Academic background
- Alma mater: University of Auckland
- Theses: An investigation into choice between fixed-interval and mixed-interval schedules of reinforcement (1973); An analysis of concurrent-chain choice (1976);
- Doctoral advisor: Michael Davison

Academic work
- Institutions: University of Waikato

= T. Mary Foster =

New Zealand professor emerita of psychology

Therese Mary Foster is a New Zealand behavioural psychologist, and is professor emerita at the University of Waikato. Her research focuses on animal behaviour and behavioural analysis.

==Academic career==
Foster completed a MSc in psychology titled An investigation into choice between fixed-interval and mixed-interval schedules of reinforcement at the University of Auckland. She then went on to complete a PhD in psychology, also at Auckland, in 1976. Her thesis was on concurrent-chain choice, a type of reinforcement. Foster undertook professional training as a psychologist and then joined the faculty of the University of Waikato, rising to full professor. In 2017 Foster was appointed professor emerita.

***

### REQUIREMENT 1
Can you duplicate the part of the T. Mary Foster profile between "Therese Mary Foster" and "and behavioural analysis.", inclusive?
### REQUIREMENT 2
Can you write the next part of the T. Mary Foster profile, picking up after its last sentence?
The items after this point are separate material, unconnected to the T. Mary Foster profile.

***

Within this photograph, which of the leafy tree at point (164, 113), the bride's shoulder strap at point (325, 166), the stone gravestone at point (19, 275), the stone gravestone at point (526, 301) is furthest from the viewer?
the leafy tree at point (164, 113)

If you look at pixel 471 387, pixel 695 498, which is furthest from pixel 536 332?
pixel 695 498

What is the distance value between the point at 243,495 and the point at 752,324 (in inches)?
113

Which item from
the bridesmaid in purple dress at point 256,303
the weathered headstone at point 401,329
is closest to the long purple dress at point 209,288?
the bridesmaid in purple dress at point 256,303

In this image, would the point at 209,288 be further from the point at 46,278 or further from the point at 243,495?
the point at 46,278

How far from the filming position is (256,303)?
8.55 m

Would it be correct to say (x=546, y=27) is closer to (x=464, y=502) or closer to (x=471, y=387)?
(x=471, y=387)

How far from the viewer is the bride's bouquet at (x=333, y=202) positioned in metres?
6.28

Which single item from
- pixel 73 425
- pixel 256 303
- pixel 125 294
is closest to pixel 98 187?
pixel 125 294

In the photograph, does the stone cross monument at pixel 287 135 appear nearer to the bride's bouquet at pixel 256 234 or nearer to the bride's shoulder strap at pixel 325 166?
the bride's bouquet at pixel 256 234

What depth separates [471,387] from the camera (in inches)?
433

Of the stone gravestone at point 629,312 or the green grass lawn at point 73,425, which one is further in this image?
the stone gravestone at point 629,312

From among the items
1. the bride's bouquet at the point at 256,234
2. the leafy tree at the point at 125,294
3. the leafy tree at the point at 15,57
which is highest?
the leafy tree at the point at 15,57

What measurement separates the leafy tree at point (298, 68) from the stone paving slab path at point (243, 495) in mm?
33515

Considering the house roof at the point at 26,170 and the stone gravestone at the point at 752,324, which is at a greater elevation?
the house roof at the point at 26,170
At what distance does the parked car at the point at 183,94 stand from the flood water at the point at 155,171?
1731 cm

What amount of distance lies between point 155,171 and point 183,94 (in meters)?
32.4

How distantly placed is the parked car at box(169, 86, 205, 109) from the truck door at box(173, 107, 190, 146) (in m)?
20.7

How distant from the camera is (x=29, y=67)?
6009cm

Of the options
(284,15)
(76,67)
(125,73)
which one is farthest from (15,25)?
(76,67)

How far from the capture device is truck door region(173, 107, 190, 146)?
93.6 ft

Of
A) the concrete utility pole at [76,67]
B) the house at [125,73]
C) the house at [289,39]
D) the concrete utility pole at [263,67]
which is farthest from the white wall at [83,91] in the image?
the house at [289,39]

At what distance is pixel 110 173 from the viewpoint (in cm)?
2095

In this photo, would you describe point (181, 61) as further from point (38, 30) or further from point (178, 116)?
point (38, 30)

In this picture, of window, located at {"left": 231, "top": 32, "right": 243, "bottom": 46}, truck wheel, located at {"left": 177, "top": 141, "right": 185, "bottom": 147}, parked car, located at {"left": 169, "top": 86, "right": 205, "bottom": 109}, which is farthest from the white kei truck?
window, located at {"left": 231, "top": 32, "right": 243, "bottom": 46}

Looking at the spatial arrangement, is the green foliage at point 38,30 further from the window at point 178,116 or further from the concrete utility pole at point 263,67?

***

### ANSWER AREA 1
Therese Mary Foster is a New Zealand behavioural psychologist, and is professor emerita at the University of Waikato. Her research focuses on animal behaviour and behavioural analysis.

### ANSWER AREA 2
Foster's research covers animal behaviour and psychology. Foster and William Temple set up the Animal Behaviour and Welfare Research Centre at Waikato. Foster was also responsible for co-leading the development of an applied behaviour analysis (ABA) programme at Waikato in 2006, with Dr James McEwan, aimed at training psychologists to work in education and disability. Foster has researched behaviour in animals including brushtail possums, cows, domestic chickens, dogs and horses, on subjects such as selective attention, visual discrimination and reinforcement timing. She trained chickens to use pecks to indicate their preferred choices, for instance they were able to indicate their preferred dust-bathing material, to communicate their preferred food, and whether they would prefer to be alone or with a more dominant chicken. She has also worked on human behaviour, in chronic pain patients and in autistic children.